In January 1833, British forces returned and informed the Argentine commander that they intended to reassert British sovereignty. The existing settlers were allowed to remain, with an Irish member of Vernet's settlement, William Dickson, appointed as the Islands' governor. Vernet's deputy, Matthew Brisbane, returned later that year and was informed that the British had no objections to the continuation of Vernet's business ventures provided there was no interference with British control.


The Royal Navy built a base at Stanley, and the islands became a strategic point for navigation around Cape Horn. A World War I naval battle, the Battle of Falkland Islands, took place in December 1914, with a British victory over the Germans. During World War II, Stanley served as a Royal Navy station and serviced ships which took part in the Battle of the River Plate.

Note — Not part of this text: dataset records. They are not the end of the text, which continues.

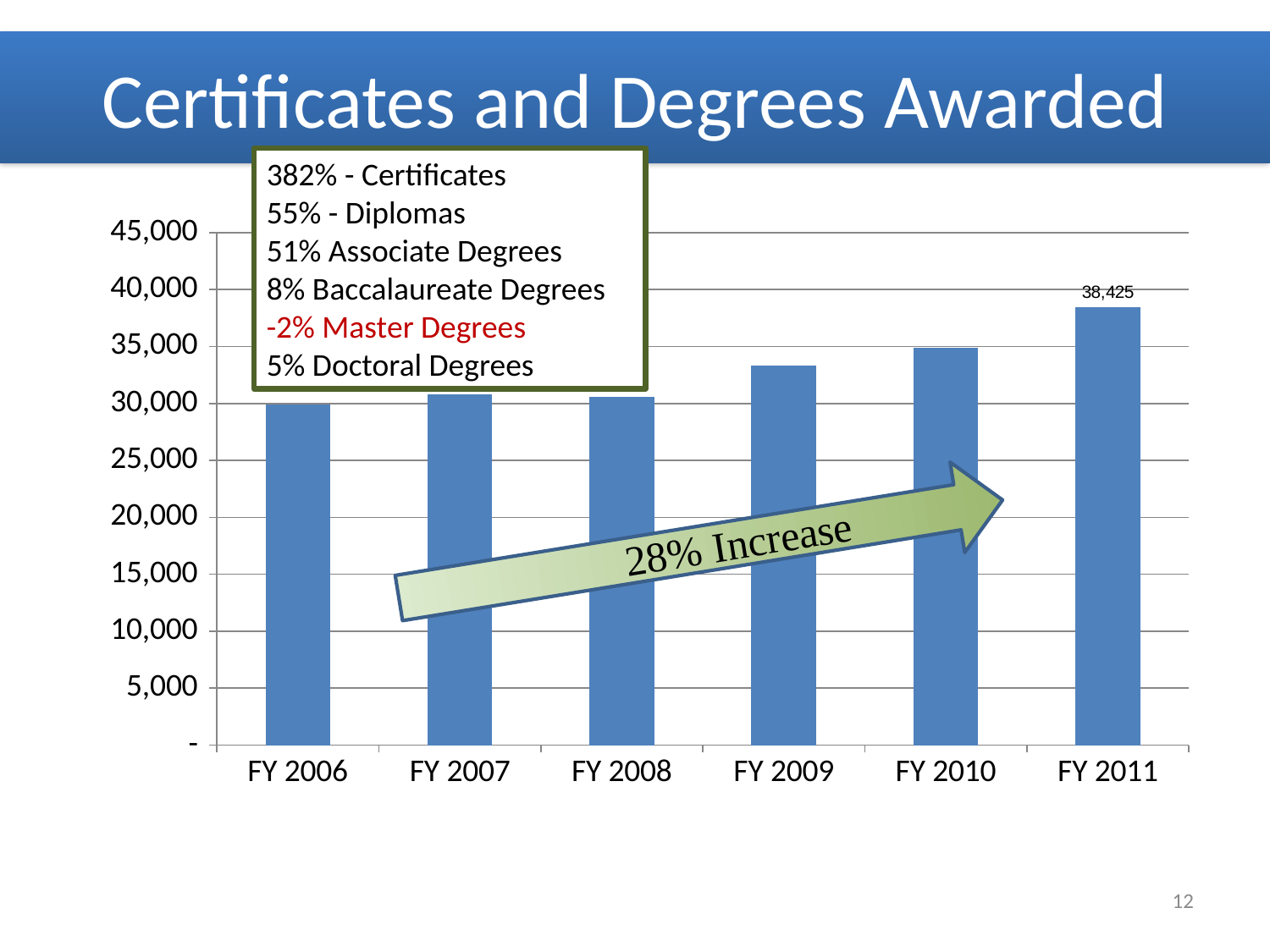
Which is larger, the value for FY 2010 or the value for FY 2009? FY 2010 What value is labelled on the bar for FY 2011? 38,425 Is the value for FY 2009 greater or less than 30,000? greater What percentage increase is written on the arrow overlaid on the chart? 28% Increase Is the value for FY 2010 greater or less than 40,000? less Is the value for FY 2009 greater or less than 35,000? less Do the values generally rise or fall from FY 2006 to FY 2011? Rise What kind of chart is shown on the slide? Bar chart Which fiscal year has the highest number of certificates and degrees awarded? FY 2011 How many fiscal years are shown on the x axis of the chart? 6 Which is larger, the value for FY 2011 or the value for FY 2006? FY 2011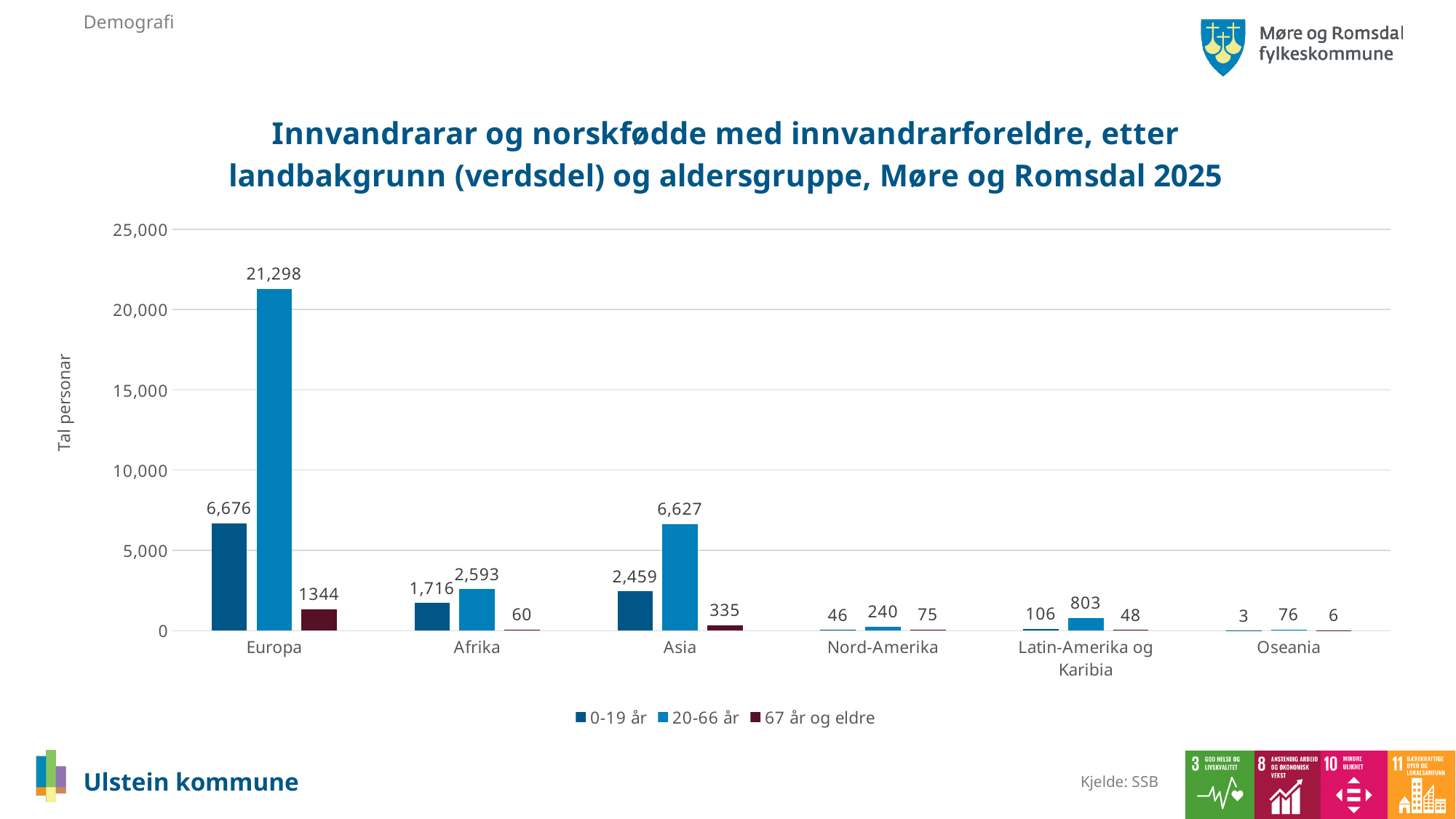
What is the value for the 67 år og eldre group for Asia? 335 What is the value for the 0-19 år group for Latin-Amerika og Karibia? 106 What is the value for the 20-66 år group for Europa? 21,298 Which region has the highest value for the 20-66 år group? Europa How many series does the legend list? 3 What is the difference between the 20-66 år values for Europa and Asia? 14,671 What type of chart is shown on the slide? bar chart Which is larger: the 20-66 år value for Latin-Amerika og Karibia or for Nord-Amerika? Latin-Amerika og Karibia Is the value for the 20-66 år group for Europa greater or less than 20,000? greater What is the label of the y axis? Tal personar How many world regions (categories) are shown on the x axis? 6 Which region has the lowest value for the 0-19 år group? Oseania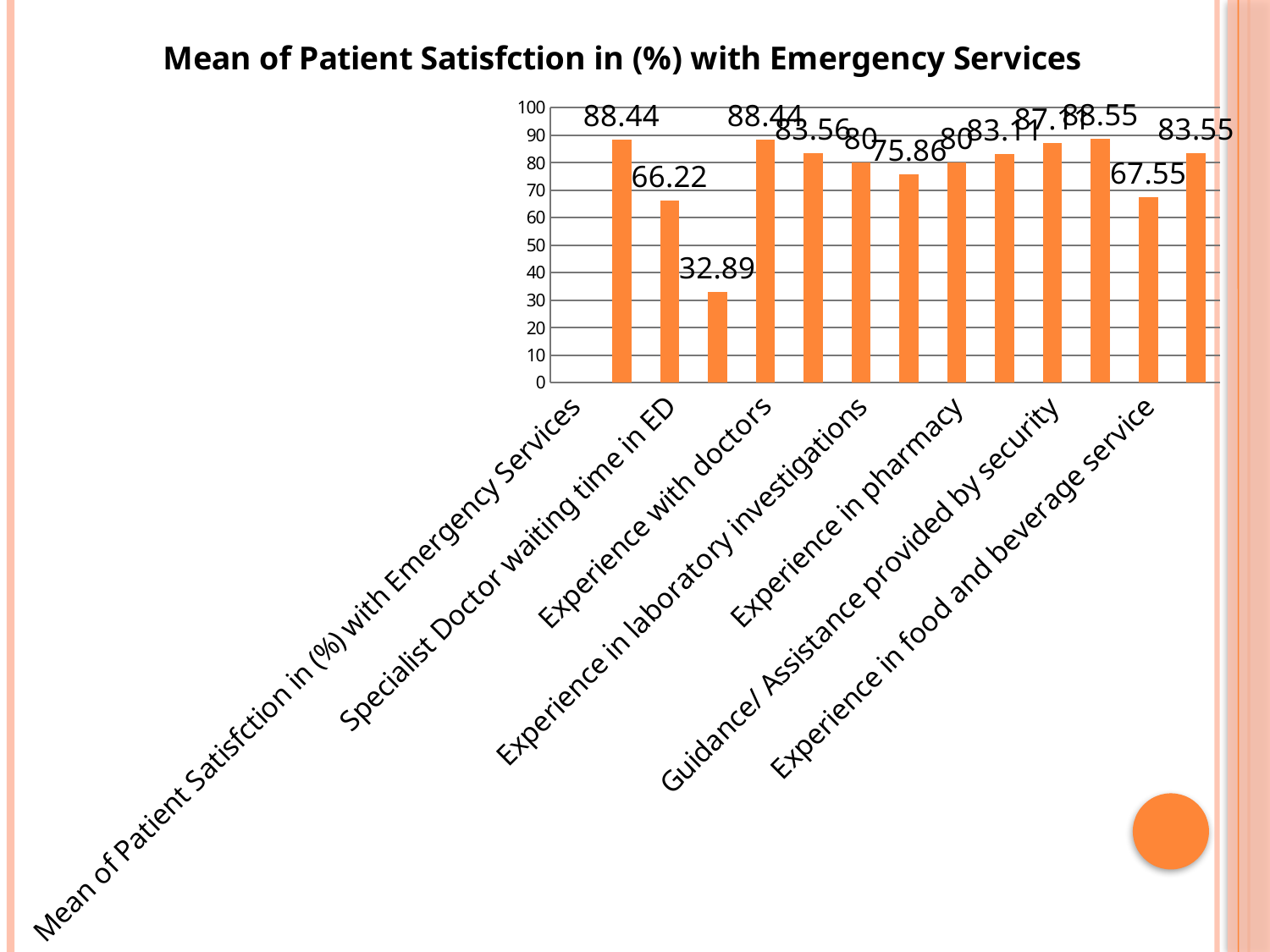
What is the value for Experience in pharmacy? 80 How many bars are plotted in the chart? 13 Which is larger, the value for Experience in pharmacy or for Experience in laboratory investigations? They are equal (both 80) What is the title of the chart? Mean of Patient Satisfction in (%) with Emergency Services What is the value for Specialist Doctor waiting time in ED? 66.22 Is the value for Specialist Doctor waiting time in ED greater or less than 40? greater What is the value for Experience in laboratory investigations? 80 What type of chart is shown on the slide? bar chart What is the difference between the value for Experience with doctors and the value for Specialist Doctor waiting time in ED? 22.22 What is the value for Experience with doctors? 88.44 What is the value for Experience in food and beverage service? 67.55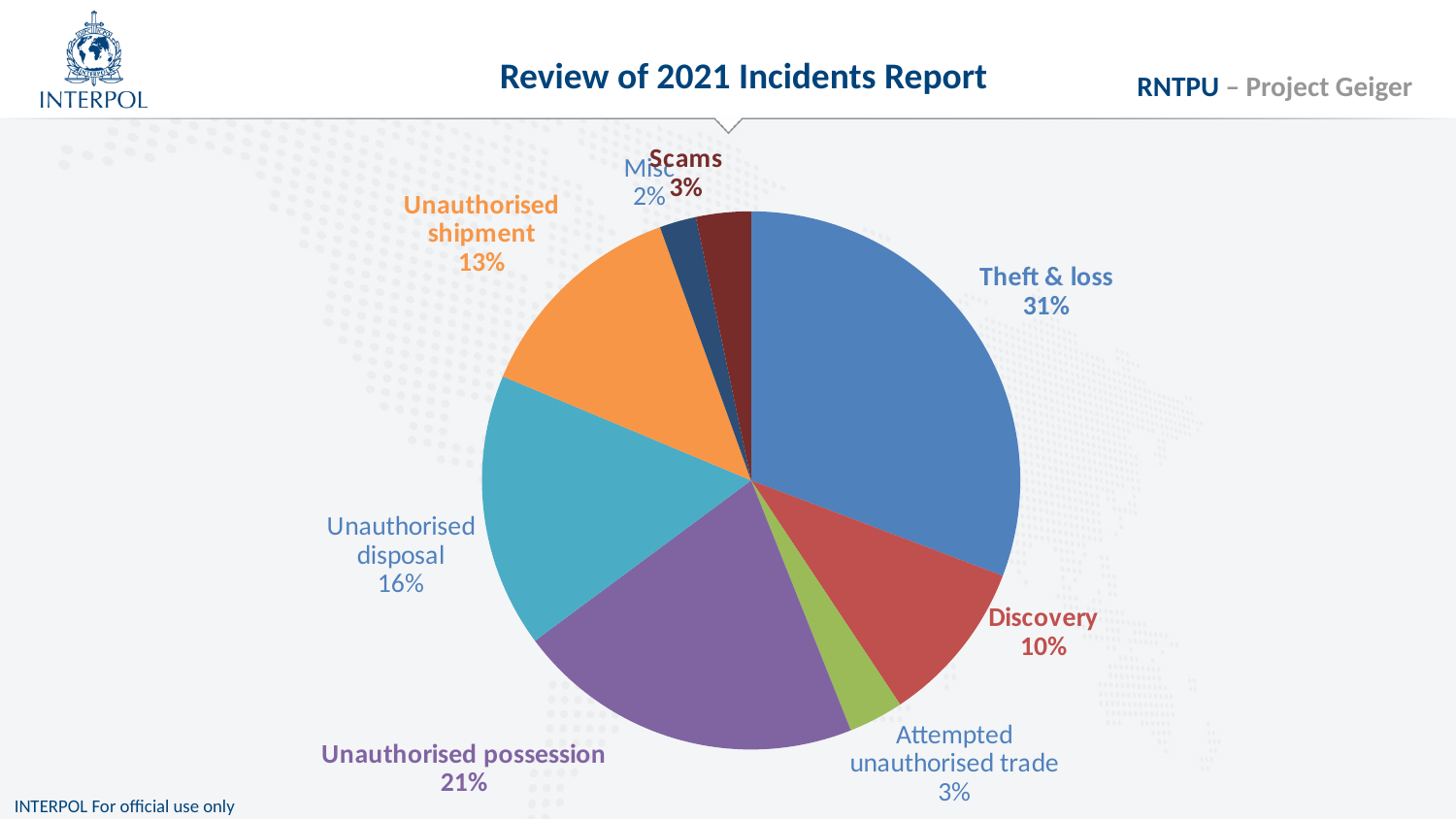
What share of incidents is attributed to Theft & loss? 31% What type of chart is shown on the slide? Pie chart How many categories are shown in the pie chart? 8 What percentage is shown for Unauthorised shipment? 13% What is the difference in percentage points between Theft & loss and Unauthorised possession? 10 Which is larger, Unauthorised disposal or Unauthorised shipment? Unauthorised disposal Which category has the smallest slice of the pie? Misc What percentage is shown for Misc? 2% What percentage is shown for Unauthorised disposal? 16% What percentage is shown for Discovery? 10% Which category has the largest slice of the pie? Theft & loss What percentage is shown for Unauthorised possession? 21%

Sovereignty over the islands again became an issue in the latter half of the 20th century. Argentina, in the pursuit of its claim to the islands, saw the creation of the United Nations as an opportunity to present its case before the rest of the world. In 1945, upon signing the UN Charter, Argentina stated that it reserved its right to sovereignty of the islands, as well as its right to recover them. The United Kingdom responded in turn by stating that, as an essential precondition for the fulfilment of UN Resolution 1514 (XV) regarding the de-colonisation of all territories still under foreign occupation, the Falklanders first had to vote for the British withdrawal at a referendum to be held on the issue.

Talks between British and Argentine foreign missions took place in the 1960s, but failed to come to any meaningful conclusion. A major sticking point in all the negotiations was that the two thousand inhabitants of mainly British descent preferred that the islands remain British territory.